In a scene from “Hibaku-ushi to Ikiru” (Living with irradiated cattle), stray cattle head down a road in the 20-kilometer no-entry zone around the crippled Fukushima No. 1 nuclear power plant in August 2011.
OSAKA–For some cattle farmers in Fukushima Prefecture, the thought of destroying their herds is too painful to bear even if they are contaminated with radioactive fallout.
A new documentary to be shown here this week records the plight of these farmers, who continue to look after their beef cattle in defiance of a government request to euthanize the animals.
“I took on this project because I wanted to capture what is driving farmers to keep their cattle. For all the trouble it is worth, the animals are now worthless,” said Tamotsu Matsubara, a visual director who shot the documentary.
Four years in the making, “Hibaku-ushi to Ikiru” (Living with irradiated cattle) is set for its first screening on Aug. 26 at a local community center in the city.
Matsubara’s interactions with the cattle farmers date to the summer of 2011, a few months after the nuclear crisis unfolded at the Fukushima No. 1 nuclear power plant following the Great East Japan Earthquake and tsunami on March 11 that year. His assignment was to cover a traditional festival in Minami-Soma, which is located near the stricken nuclear plant.
Matsubara, 57, became acquainted with a farmer caring for more than 300 cattle on his land in the 20-kilometer no-entry zone set by the government. Residents in the zone were ordered to evacuate, but the farmer stayed on to look after his animals.
At that time, the government was seeking to destroy the cattle within the no-entry zone by obtaining their owners’ consent, saying animals that were heavily contaminated with radiation from the nuclear accident could not be sold at market.
But some farmers did not want to put their livestock down.
However, keeping them alive costs 200,000 yen ($2,000) a year in feed per head.
Matsubara became curious why the farmers continued to look after cattle that cannot be sold or bred, despite the heavy economic burden.
He soon began making weekly trips from Osaka to Fukushima to film the lives of the farmers, their cattle and the people around them.
After finishing his regular job in promotional events on Fridays, Matsubara would drive 11 hours to Fukushima and spend the weekend documenting the plight of the farmers before returning to Osaka by Monday morning.
He had 5 million yen saved for the documentary, his first feature film. When the money ran out, Matsubara held a crowdfunding campaign to complete it.

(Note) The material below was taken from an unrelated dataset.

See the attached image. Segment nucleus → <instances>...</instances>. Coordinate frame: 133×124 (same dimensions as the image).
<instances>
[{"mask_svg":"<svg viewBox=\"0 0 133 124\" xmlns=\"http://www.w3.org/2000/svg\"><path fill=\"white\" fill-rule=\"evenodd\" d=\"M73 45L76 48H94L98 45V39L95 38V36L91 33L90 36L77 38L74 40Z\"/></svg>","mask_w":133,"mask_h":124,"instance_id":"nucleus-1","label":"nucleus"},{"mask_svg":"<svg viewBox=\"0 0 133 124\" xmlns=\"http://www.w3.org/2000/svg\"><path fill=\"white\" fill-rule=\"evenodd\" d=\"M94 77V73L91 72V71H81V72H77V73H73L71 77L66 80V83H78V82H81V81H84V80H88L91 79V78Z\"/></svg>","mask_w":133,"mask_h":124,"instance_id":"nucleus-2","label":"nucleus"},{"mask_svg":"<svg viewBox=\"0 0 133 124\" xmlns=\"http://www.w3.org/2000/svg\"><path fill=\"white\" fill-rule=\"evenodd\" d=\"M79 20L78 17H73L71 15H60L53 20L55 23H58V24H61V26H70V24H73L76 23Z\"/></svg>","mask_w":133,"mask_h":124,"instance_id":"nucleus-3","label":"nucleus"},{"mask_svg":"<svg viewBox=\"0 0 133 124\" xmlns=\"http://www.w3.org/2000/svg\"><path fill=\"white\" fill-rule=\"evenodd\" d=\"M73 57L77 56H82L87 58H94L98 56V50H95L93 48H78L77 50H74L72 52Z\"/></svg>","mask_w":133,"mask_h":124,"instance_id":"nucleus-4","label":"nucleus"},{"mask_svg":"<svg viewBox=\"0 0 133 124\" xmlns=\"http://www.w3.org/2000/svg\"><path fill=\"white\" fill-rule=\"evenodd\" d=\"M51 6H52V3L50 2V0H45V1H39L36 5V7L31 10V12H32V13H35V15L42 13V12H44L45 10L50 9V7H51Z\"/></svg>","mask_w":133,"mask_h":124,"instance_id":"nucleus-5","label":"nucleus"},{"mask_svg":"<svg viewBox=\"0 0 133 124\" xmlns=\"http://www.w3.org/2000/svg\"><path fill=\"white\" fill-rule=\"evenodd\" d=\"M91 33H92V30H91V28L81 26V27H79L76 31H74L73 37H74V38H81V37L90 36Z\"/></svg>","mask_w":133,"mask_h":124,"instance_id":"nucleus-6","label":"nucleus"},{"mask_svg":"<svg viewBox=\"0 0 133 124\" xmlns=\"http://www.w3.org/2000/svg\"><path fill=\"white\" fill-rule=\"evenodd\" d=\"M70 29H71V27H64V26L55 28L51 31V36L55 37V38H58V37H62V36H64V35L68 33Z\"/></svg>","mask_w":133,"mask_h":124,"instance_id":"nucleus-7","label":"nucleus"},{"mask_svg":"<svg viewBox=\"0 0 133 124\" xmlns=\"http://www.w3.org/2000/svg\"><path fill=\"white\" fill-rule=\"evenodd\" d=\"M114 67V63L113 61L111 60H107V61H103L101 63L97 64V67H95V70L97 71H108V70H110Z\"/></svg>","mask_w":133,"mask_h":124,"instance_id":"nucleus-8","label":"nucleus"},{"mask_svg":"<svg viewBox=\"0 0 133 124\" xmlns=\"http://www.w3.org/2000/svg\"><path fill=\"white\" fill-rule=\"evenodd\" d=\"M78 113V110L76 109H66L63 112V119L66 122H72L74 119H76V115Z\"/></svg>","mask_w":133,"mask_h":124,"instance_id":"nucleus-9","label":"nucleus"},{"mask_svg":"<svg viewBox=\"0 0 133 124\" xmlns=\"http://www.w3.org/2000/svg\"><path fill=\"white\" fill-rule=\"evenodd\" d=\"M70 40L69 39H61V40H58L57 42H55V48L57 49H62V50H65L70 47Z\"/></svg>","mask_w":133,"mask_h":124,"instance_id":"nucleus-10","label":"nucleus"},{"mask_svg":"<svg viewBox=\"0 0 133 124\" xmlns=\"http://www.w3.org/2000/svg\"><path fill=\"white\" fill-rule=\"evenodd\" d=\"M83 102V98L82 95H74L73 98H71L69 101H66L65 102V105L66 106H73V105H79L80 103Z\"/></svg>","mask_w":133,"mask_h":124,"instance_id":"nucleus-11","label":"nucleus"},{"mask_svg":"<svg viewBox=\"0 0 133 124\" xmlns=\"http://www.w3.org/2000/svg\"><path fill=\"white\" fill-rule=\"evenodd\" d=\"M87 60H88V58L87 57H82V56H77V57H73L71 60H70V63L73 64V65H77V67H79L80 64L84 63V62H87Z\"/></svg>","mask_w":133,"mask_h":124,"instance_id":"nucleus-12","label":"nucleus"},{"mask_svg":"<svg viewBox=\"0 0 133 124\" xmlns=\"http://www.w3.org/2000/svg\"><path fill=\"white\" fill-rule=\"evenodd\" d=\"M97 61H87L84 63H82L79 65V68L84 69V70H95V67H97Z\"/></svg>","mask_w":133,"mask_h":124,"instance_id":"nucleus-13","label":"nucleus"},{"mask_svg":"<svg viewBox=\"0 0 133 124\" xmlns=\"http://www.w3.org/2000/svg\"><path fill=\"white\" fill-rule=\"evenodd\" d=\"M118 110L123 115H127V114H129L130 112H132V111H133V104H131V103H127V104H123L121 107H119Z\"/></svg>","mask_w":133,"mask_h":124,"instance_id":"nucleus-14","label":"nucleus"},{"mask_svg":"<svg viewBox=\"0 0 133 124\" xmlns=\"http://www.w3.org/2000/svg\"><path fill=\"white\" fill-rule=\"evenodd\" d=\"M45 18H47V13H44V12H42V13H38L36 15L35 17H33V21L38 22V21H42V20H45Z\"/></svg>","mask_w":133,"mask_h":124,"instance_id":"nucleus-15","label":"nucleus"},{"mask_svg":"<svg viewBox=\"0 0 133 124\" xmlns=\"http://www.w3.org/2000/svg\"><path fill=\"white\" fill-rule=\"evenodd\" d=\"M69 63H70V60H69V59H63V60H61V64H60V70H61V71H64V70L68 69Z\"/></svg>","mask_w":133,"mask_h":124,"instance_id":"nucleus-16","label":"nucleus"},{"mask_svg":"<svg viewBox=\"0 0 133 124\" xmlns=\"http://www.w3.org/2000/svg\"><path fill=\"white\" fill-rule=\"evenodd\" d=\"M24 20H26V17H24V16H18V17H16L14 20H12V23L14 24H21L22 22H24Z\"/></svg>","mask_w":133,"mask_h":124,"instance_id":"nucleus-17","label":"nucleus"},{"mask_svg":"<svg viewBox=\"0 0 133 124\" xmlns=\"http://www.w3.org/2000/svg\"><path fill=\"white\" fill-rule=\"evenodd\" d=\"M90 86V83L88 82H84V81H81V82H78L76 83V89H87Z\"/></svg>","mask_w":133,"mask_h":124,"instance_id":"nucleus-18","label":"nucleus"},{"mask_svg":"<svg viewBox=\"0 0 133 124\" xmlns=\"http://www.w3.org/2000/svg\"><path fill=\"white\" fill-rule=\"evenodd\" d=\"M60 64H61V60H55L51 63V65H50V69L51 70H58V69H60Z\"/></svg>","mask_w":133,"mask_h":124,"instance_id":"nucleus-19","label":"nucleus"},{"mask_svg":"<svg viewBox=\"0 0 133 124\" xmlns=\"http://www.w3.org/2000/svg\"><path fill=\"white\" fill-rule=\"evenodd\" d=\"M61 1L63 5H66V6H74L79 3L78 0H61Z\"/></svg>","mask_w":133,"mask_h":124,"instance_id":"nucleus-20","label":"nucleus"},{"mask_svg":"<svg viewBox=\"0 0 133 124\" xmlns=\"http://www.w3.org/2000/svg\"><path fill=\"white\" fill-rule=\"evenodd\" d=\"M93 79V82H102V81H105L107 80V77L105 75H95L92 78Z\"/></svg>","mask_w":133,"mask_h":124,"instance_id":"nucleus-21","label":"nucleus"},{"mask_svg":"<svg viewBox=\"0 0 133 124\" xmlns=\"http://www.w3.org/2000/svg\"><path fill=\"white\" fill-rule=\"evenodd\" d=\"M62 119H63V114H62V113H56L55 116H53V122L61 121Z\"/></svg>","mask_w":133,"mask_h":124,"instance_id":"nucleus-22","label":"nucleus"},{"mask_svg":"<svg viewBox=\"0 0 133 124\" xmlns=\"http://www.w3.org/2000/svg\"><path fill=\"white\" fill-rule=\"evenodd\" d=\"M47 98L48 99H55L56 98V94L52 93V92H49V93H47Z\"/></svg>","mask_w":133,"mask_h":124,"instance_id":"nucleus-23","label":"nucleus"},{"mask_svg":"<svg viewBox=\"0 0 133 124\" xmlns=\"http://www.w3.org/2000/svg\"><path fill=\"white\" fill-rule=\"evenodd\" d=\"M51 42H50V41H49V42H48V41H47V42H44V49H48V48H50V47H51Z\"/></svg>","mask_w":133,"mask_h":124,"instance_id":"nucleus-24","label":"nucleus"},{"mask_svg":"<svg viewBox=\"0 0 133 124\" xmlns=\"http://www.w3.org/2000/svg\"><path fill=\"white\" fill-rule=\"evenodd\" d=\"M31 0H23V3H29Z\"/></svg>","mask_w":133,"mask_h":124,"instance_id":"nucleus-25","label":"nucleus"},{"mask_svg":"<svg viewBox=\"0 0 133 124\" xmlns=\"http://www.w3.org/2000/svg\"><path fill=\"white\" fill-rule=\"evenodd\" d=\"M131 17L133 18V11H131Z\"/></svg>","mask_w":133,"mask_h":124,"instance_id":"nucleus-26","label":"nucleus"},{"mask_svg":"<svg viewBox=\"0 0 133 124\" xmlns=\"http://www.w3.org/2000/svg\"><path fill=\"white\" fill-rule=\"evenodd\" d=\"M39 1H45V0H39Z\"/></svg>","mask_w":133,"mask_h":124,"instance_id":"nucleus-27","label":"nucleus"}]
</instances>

Shooting wrapped up at the end of December.
About 350 hours of footage was edited into the 104-minute “Hibaku-ushi to Ikiru.”
The film documents the farmers and their supporters who are struggling to keep the cattle alive.
One couple in the film returns to their land in Okuma, a town that co-hosts the Fukushima plant, to care for their herd. They affectionately named each animal and said it would be unbearable to kill them. Their trips are financed using a bulk of the compensation they received for the nuclear accident.
A former assemblyman of Namie, a town near the plant, tends to his animals while asking himself why he used to support nuclear power.
The documentary also sheds light on scientists who are helping the farmers. The researchers believe that keeping track of the contaminated cattle will provide clues in unraveling how low-level radiation exposure impacts large mammals like humans.
Matsubara said the documentary tells the real story of what is going on with victims of the nuclear disaster.
“Not all the farmers featured in the documentary share the same opinion or stance,” Matsubara said. “I would like audiences to see the reality of people who cannot openly raise their voices to be heard.”
Takeshi Shiba, a documentary filmmaker who served as producer of this project, hopes the film will reach a wide audience.
“Matsubara broke his back in making this movie,” he said. “I hope that many people will learn what Fukushima people are thinking.”